SAN FRANCISCO — Only one day into VMworld 2012 and there’s already been a slew of change: VMware Inc. officially changed its CEO, unveiled a cloud software suite and announced it’s getting rid of its vRAM licensing scheme, much to the delight of the 20,000 attendees at the opening keynote.
Paul Maritz (pictured above), who has led the company for the past four years, bid adieu before he starts his next gig at parent EMC Corp. as chief strategist and introduced VMware’s new CEO, Pat Gelsinger, who officially starts the job on Sept. 1. “Fasten your seat belts for the next four years,” said Maritz.
In the future more than 90 per cent of workloads will be virtualized, said Gelsinger during his opening keynote. So, for VMware, the next step is to create a “software-defined data centre,” where all infrastructure is virtualized and delivered as a service. The idea is to use cloud computing for agile, efficient and reliable IT services by extending virtualization into every area of the data centre, from storage to networking to availability and security services.

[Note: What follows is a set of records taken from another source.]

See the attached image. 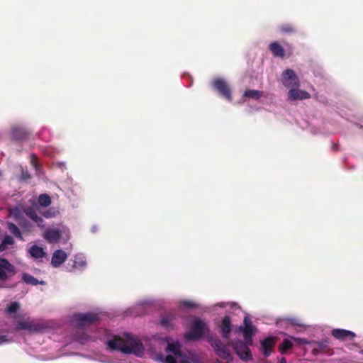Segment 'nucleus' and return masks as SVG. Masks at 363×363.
<instances>
[{
    "instance_id": "nucleus-26",
    "label": "nucleus",
    "mask_w": 363,
    "mask_h": 363,
    "mask_svg": "<svg viewBox=\"0 0 363 363\" xmlns=\"http://www.w3.org/2000/svg\"><path fill=\"white\" fill-rule=\"evenodd\" d=\"M293 347V343L291 340L285 339L279 347V351L281 354H285L286 351Z\"/></svg>"
},
{
    "instance_id": "nucleus-37",
    "label": "nucleus",
    "mask_w": 363,
    "mask_h": 363,
    "mask_svg": "<svg viewBox=\"0 0 363 363\" xmlns=\"http://www.w3.org/2000/svg\"><path fill=\"white\" fill-rule=\"evenodd\" d=\"M245 340V343L247 346L251 345L252 344V335L244 337Z\"/></svg>"
},
{
    "instance_id": "nucleus-20",
    "label": "nucleus",
    "mask_w": 363,
    "mask_h": 363,
    "mask_svg": "<svg viewBox=\"0 0 363 363\" xmlns=\"http://www.w3.org/2000/svg\"><path fill=\"white\" fill-rule=\"evenodd\" d=\"M22 281L25 282L27 284H30L32 286H36L38 284L40 285H45L46 283L45 281H38L36 278H35L33 276L28 274V273H23L22 274Z\"/></svg>"
},
{
    "instance_id": "nucleus-40",
    "label": "nucleus",
    "mask_w": 363,
    "mask_h": 363,
    "mask_svg": "<svg viewBox=\"0 0 363 363\" xmlns=\"http://www.w3.org/2000/svg\"><path fill=\"white\" fill-rule=\"evenodd\" d=\"M295 340L296 341H298L299 343H306V341L303 339H301V338H295Z\"/></svg>"
},
{
    "instance_id": "nucleus-34",
    "label": "nucleus",
    "mask_w": 363,
    "mask_h": 363,
    "mask_svg": "<svg viewBox=\"0 0 363 363\" xmlns=\"http://www.w3.org/2000/svg\"><path fill=\"white\" fill-rule=\"evenodd\" d=\"M183 305L187 308H196L197 306V305L192 302V301H183Z\"/></svg>"
},
{
    "instance_id": "nucleus-32",
    "label": "nucleus",
    "mask_w": 363,
    "mask_h": 363,
    "mask_svg": "<svg viewBox=\"0 0 363 363\" xmlns=\"http://www.w3.org/2000/svg\"><path fill=\"white\" fill-rule=\"evenodd\" d=\"M3 245H11L14 243L13 238L10 235H6L3 240Z\"/></svg>"
},
{
    "instance_id": "nucleus-29",
    "label": "nucleus",
    "mask_w": 363,
    "mask_h": 363,
    "mask_svg": "<svg viewBox=\"0 0 363 363\" xmlns=\"http://www.w3.org/2000/svg\"><path fill=\"white\" fill-rule=\"evenodd\" d=\"M19 308L20 304L18 302H11L8 305L6 312L9 314L16 313Z\"/></svg>"
},
{
    "instance_id": "nucleus-2",
    "label": "nucleus",
    "mask_w": 363,
    "mask_h": 363,
    "mask_svg": "<svg viewBox=\"0 0 363 363\" xmlns=\"http://www.w3.org/2000/svg\"><path fill=\"white\" fill-rule=\"evenodd\" d=\"M206 329V323L200 319H196L192 323L191 331L184 335L188 340H199L201 338Z\"/></svg>"
},
{
    "instance_id": "nucleus-42",
    "label": "nucleus",
    "mask_w": 363,
    "mask_h": 363,
    "mask_svg": "<svg viewBox=\"0 0 363 363\" xmlns=\"http://www.w3.org/2000/svg\"><path fill=\"white\" fill-rule=\"evenodd\" d=\"M5 339H6L5 335H2V336L0 335V342L4 341Z\"/></svg>"
},
{
    "instance_id": "nucleus-10",
    "label": "nucleus",
    "mask_w": 363,
    "mask_h": 363,
    "mask_svg": "<svg viewBox=\"0 0 363 363\" xmlns=\"http://www.w3.org/2000/svg\"><path fill=\"white\" fill-rule=\"evenodd\" d=\"M310 98L311 94L308 92L298 88L291 89L287 94V99L291 101L308 99Z\"/></svg>"
},
{
    "instance_id": "nucleus-11",
    "label": "nucleus",
    "mask_w": 363,
    "mask_h": 363,
    "mask_svg": "<svg viewBox=\"0 0 363 363\" xmlns=\"http://www.w3.org/2000/svg\"><path fill=\"white\" fill-rule=\"evenodd\" d=\"M331 334L340 340H352L356 337L354 333L345 329H333Z\"/></svg>"
},
{
    "instance_id": "nucleus-9",
    "label": "nucleus",
    "mask_w": 363,
    "mask_h": 363,
    "mask_svg": "<svg viewBox=\"0 0 363 363\" xmlns=\"http://www.w3.org/2000/svg\"><path fill=\"white\" fill-rule=\"evenodd\" d=\"M16 328L18 330H27L33 332H39L42 330L44 327L43 324L35 320H21L18 322Z\"/></svg>"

Gelsinger unveiled VMware vCloud Suite 5.1, which integrates the company’s virtualization, cloud infrastructure and management portfolio into a single SKU — aimed at simplifying the adoption of cloud technologies. The new suite is based on an updated version of the VMware vSphere 5.1 virtualization platform, which offers more powerful VMs and more robust networking capabilities. And it’s aimed at any kind of cloud — private clouds or service partners working in public clouds.
“You need to provide (customers) with that solid path of how to evolve investments in virtualization and virtual infrastructure into this new cloud world,” said Rick Jackson, VMware’s CMO, during a press conference. “That’s the value of the suite … think of this as the passing lane to move fast and quickly into the cloud environment.”
(Pat Gelsinger during keynote. VMware)
Gelsinger also announced changes to the company’s pricing model. “Last year we created a four-letter dirty word called vRAM,” he said. “We are now striking this word from the vocabulary of the ‘v’ dictionary.” VMware will return to its previous CPU-based licensing model after a recent customer survey found a high level of dissatisfaction with vRAM, thanks to the complexity and costs it created. The vCloud Suite will be licensed per processor with no core, vRAM or number of VM limits.
This comes at a time when Microsoft Corp. has said it will simplify its licensing in Windows Server 2012, but Jackson denied that had any influence on VMware’s decision to ditch vRAM. “You cannot compete against Microsoft on price — they are the world’s most profitable for-free company ever,” he said. “You compete with Microsoft on value.”